Florida elections are famously narrow, 2018 included. Ron DeSantis edged out Andrew Gillum by about one percentage point, or roughly 75,000 votes. DeSantis ran a racist campaign against Gillum, who is Black, warning voters not to “monkey this up.” Outside groups organized robocalls on behalf of DeSantis referring to Gillum as a “monkey” and a “negro.” Gillum’s narrow loss then must be seen in the context of coming up against some of the most racist voter suppression laws in the country. Had the 1.5 million people who have now been re-enfranchised been able to cast a ballot in 2018, it’s very possible Gillum would’ve won decisively.
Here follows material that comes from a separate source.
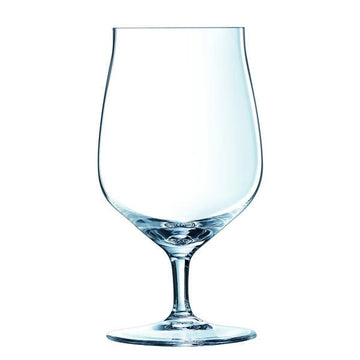 Chef & Sommelier P0089 Sequence Crystal Glass Arc Cardinal, 12.5 oz., Clear, 24/Case - Default Title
The run-up to the midterms saw Republican vote suppression in several states. A North Dakota law that targeted Native American voters by requiring a street address to register rather than a PO Box likely contributed to Sen. Heidi Heitkamp’s loss. Georgia’s Secretary of State Brian Kemp faced nationwide scrutiny for his corrupt practices overseeing an election where he was on the ballot for governor, prompting former President Jimmy Carter to call for Kemp to resign his oversight position. Kemp, who appears to have won his race, “cancelled over 1.4 million voter registrations since 2012,” according to the Associated Press. “Nearly 670,000 registrations were cancelled in 2017 alone.” The AP also found that Kemp had blocked 53,000 voter applications in the run up to the election, 70 percent of whom were Black. Greg Palast reported for Truthout that Kemp purged 340,124 voters who the state claimed had moved, but in reality hadn’t.
Kansas Secretary of State Kris Kobach, the modern face of the voter suppression movement, lost his bid for governor. A federal judge this year threw out a 2013 voter ID law Kobach had championed.
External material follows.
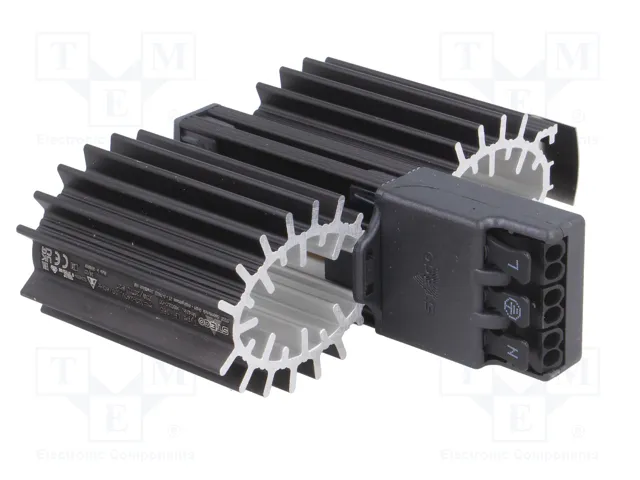 STEGO LP 165 Calentador Semiconductor 75W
Beyond the nakedly partisan voter suppression efforts, voters across the country faced long lines and broken machines, including in Democratic strongholds like New York. There were also irregularities, technological failures, and long wait times in Georgia, Indiana, Michigan, Mississippi, Pennsylvania, Texas, Arizona, Florida and beyond. These problems often disproportionately affect communities of color and poor areas, and need to be understood as violations of citizens’ constitutional rights.
The big picture here is clear, and has been since at least 2016 when Trump lost the popular vote but won the electoral college – just like George W. Bush did in the 2000 election. The Republican Party is both unable and unwilling to govern as a majority party. As demographic and generational trends look to increasingly favor liberal politicians, the GOP’s only course of action to remain in power is through exploiting anti-democratic measures present in the US Constitution. The United States was built on minority rule of wealthy landowners, and the conservative movement is determined to keep it that way.
The Democratic response must be a bold set of proposals to guarantee the right to vote to as many eligible people as possible. That means proposing policies like automatic voter registration or same-day registration to boost turnout, lowering the voting age to 16, working to re-enfranchise incarcerated people and people convicted of felonies nationwide, declaring elections national holidays (including primaries, which could and should take place on a single day). There is absolutely no excuse not to pursue these lowercase-d democratic measures, and millions of reasons to work to make them a reality.